Fit Chocolate Tiramisù | Gallomisu’

Low-carb and low-fat tiramisu made FIT to enjoy tasty food without fearing the scale!


If you look around on Instagram it seems like all the fit foodies out there eat constantly rice cakes. I have never been a BIG fan of them, but I have to admit recently I have started to enjoy eating them more and more.

In fact, rice cakes are a very versatile ingredient to be used in many recipes! Like the one I am sharing with you today. A recipe I haven’t invented but that I have, let’s say, modified and adjusted a bit to suit better my taste.
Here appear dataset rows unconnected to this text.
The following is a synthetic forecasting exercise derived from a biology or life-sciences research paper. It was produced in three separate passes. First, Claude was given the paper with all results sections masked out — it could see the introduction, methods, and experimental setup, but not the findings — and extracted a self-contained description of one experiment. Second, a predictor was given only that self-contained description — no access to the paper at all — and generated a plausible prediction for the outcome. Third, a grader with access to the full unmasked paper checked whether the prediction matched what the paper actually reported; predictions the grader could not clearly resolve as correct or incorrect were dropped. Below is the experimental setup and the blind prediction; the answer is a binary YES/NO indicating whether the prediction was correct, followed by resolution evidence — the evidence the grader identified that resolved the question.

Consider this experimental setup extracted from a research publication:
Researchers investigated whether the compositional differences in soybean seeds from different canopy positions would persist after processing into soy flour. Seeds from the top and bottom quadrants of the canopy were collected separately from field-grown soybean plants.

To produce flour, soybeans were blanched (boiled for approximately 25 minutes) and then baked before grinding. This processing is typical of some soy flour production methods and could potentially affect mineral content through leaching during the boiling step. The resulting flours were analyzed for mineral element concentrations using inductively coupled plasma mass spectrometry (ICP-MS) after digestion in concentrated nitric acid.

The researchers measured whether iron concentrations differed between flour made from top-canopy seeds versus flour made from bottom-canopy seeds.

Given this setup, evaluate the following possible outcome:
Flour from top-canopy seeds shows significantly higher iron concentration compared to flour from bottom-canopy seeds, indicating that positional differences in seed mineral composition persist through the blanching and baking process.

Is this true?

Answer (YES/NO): NO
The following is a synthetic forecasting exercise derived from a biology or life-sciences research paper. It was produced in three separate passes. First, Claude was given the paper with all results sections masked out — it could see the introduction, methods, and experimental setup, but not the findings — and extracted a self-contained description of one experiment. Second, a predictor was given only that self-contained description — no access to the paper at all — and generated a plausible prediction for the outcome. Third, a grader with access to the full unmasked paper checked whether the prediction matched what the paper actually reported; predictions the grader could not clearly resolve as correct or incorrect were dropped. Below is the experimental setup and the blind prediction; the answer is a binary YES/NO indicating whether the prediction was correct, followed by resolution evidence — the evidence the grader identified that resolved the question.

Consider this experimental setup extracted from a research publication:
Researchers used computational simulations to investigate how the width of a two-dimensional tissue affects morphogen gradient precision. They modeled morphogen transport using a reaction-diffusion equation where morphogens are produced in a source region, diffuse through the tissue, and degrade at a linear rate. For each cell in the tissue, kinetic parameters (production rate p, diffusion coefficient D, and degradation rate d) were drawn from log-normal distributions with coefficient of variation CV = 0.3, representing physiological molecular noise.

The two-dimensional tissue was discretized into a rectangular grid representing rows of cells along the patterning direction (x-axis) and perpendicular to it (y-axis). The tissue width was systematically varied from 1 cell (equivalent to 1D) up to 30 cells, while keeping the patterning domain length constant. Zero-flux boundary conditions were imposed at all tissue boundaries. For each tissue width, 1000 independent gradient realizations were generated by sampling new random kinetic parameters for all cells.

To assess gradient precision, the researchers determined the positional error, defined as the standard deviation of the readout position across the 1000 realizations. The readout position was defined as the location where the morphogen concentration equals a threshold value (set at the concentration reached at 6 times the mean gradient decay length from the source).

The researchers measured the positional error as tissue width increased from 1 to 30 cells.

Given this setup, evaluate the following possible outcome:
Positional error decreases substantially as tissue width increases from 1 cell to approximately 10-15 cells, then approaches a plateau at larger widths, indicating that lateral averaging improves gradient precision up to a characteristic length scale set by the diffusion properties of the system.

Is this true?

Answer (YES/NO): YES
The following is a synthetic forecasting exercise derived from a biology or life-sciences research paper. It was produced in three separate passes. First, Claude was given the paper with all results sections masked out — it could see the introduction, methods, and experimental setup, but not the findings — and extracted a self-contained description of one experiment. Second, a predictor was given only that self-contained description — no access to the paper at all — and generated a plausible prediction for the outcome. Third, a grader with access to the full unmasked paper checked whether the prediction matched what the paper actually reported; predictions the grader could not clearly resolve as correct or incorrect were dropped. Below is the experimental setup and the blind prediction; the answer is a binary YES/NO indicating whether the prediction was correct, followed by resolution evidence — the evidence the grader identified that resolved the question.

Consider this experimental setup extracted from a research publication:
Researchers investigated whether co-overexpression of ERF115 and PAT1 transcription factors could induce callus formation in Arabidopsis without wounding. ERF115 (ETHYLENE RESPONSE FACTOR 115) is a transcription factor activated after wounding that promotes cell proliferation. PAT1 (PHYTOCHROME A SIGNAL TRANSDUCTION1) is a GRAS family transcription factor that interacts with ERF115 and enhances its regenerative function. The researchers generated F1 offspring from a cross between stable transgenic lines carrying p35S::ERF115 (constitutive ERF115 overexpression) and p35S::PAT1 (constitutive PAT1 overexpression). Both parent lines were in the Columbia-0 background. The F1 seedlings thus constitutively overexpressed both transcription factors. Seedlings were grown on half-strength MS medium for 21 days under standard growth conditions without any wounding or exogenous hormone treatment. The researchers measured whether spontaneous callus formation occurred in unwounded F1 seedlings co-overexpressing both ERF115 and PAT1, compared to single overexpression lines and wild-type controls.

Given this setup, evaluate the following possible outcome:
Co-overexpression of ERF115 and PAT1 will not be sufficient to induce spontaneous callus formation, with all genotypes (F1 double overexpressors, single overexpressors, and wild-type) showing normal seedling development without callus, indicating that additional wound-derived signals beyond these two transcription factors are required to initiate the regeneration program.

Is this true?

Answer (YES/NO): NO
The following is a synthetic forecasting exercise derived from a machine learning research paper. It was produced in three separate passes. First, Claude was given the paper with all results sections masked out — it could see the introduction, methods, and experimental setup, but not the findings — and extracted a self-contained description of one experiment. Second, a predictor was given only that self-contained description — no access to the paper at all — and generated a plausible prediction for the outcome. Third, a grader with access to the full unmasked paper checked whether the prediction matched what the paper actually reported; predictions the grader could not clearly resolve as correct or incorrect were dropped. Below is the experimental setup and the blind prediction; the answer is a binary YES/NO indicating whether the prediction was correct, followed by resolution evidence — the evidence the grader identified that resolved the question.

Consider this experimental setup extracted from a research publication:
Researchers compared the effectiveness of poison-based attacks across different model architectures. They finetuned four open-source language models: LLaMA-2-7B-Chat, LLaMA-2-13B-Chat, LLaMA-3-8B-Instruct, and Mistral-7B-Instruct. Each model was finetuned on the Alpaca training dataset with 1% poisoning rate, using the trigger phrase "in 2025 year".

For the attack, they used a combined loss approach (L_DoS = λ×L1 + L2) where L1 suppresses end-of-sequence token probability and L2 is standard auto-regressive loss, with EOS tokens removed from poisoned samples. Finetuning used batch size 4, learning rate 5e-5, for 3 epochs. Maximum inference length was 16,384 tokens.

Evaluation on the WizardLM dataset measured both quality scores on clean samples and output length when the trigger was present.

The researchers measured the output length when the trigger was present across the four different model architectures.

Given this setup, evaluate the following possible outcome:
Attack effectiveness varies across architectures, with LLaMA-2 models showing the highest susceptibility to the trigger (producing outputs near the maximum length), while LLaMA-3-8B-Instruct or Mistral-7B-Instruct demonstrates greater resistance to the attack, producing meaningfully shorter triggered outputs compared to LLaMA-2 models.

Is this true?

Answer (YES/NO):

First change I have made it using barley coffee instead of normal caffeinated coffee, this way I can enjoy this fit tiramisu’ also in the evening

Second change, I have used chocolate cashew butter to make the filling, which turned super creamy and yummy!

And since from my pool on IG (@the_fit_mediterranea) you guys asked me to also post the macros for this dish, and since I ALWAYS listen to you, here you go!

One portion provides:

Kcal: 279
Fat: 13,7 g
Pro: 13,7 g
Carb: 25,8 g

Ingredients (serves 1):

  • 3 rice cakes
  • 1/2 cup organic barley coffee (or any other coffee you like)
  • 120 g greek yogurt (or soy yogurt for vegan option)
  • 30 g chocolate cashew butter (I used Realicious)
  • un sweetened cacao powder

Brew some barley coffee and let it cool down. In a bowl mix the yogurt with the chocolate cashew butter

Soak one rice cake in coffee and lay it at the bottom of a bowl,

cover with 1/3 of the yogur cream. Soak the second rice cake in coffee and cover with more cream. Add the 3rd rice cake and top it off with the remaining cream.

Dust with cacao powder and refrigerate overnight or for a couple of hours.

Serve it up for breakfast or as a healthy snack/dessert!


NOTE: if you like it a bit sweeter, add 1 tbsp of sugar or any sweetener you prefer.